§ WHAT IS EXPECTED
Beginning with the line where "Load image into" appears, restate each line word for word until the data ends. Pictures do not go in.

(DATASET SECTION)

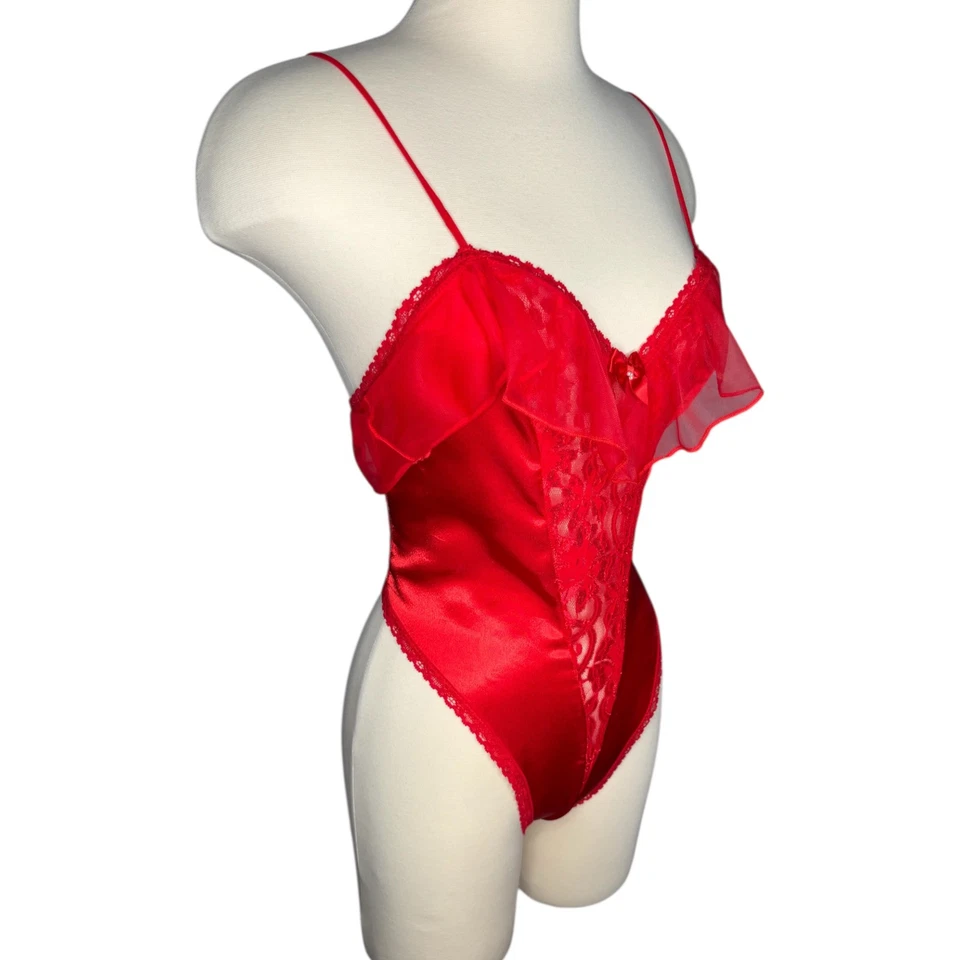 Body de peluche vintage Linea Donatella rojo satinado encaje lencería talla mediana Foto 4 de 4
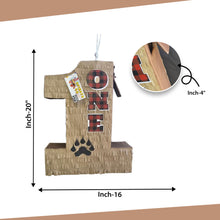 Load image into Gallery viewer, Lumberjack Number One Pinata, Plaid First Birthday Decor, Rustic Lumberjack Party Supplies, Woodland Themed Party Pinata, Bear Paw Kids Gift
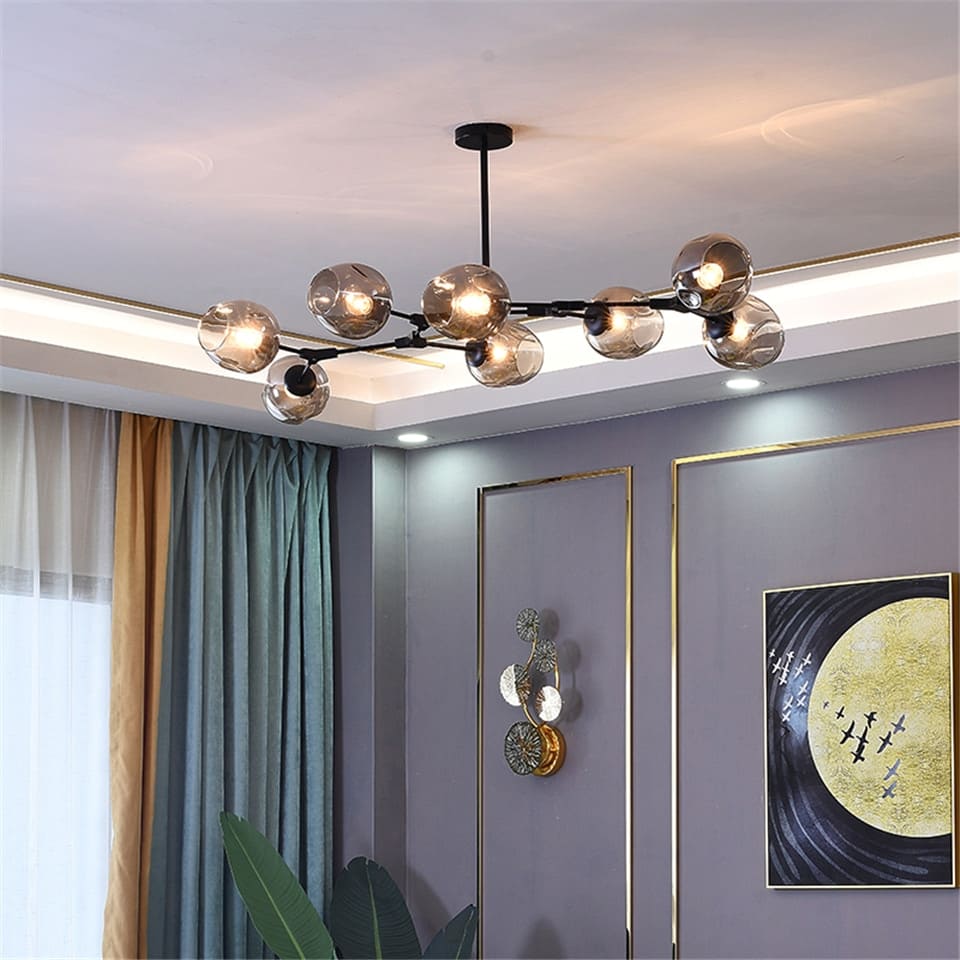 glass globe chandelier black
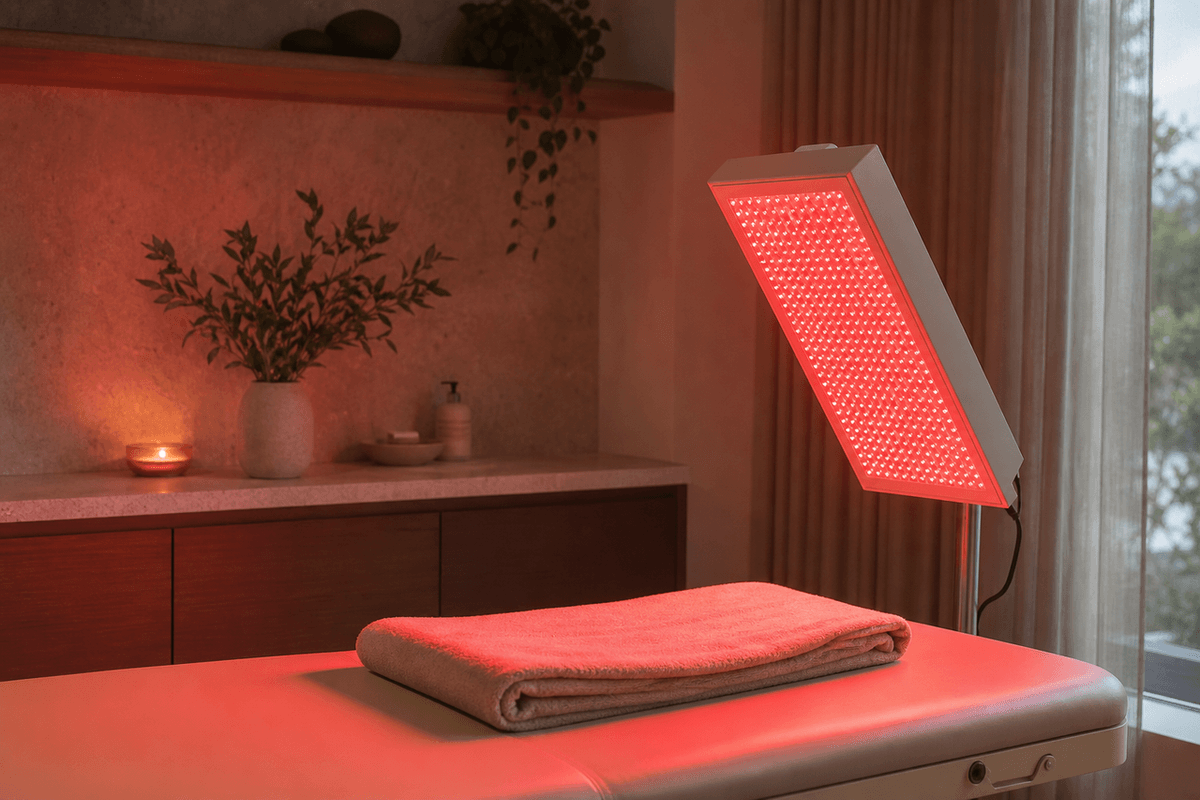 A softly glowing red light therapy panel in a calm treatment room with a folded towel on a bench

(End DATASET SECTION)

§ YOUR SOLUTION
 Load image into Gallery viewer, Lumberjack Number One Pinata, Plaid First Birthday Decor, Rustic Lumberjack Party Supplies, Woodland Themed Party Pinata, Bear Paw Kids Gift
 glass globe chandelier black
 A softly glowing red light therapy panel in a calm treatment room with a folded towel on a bench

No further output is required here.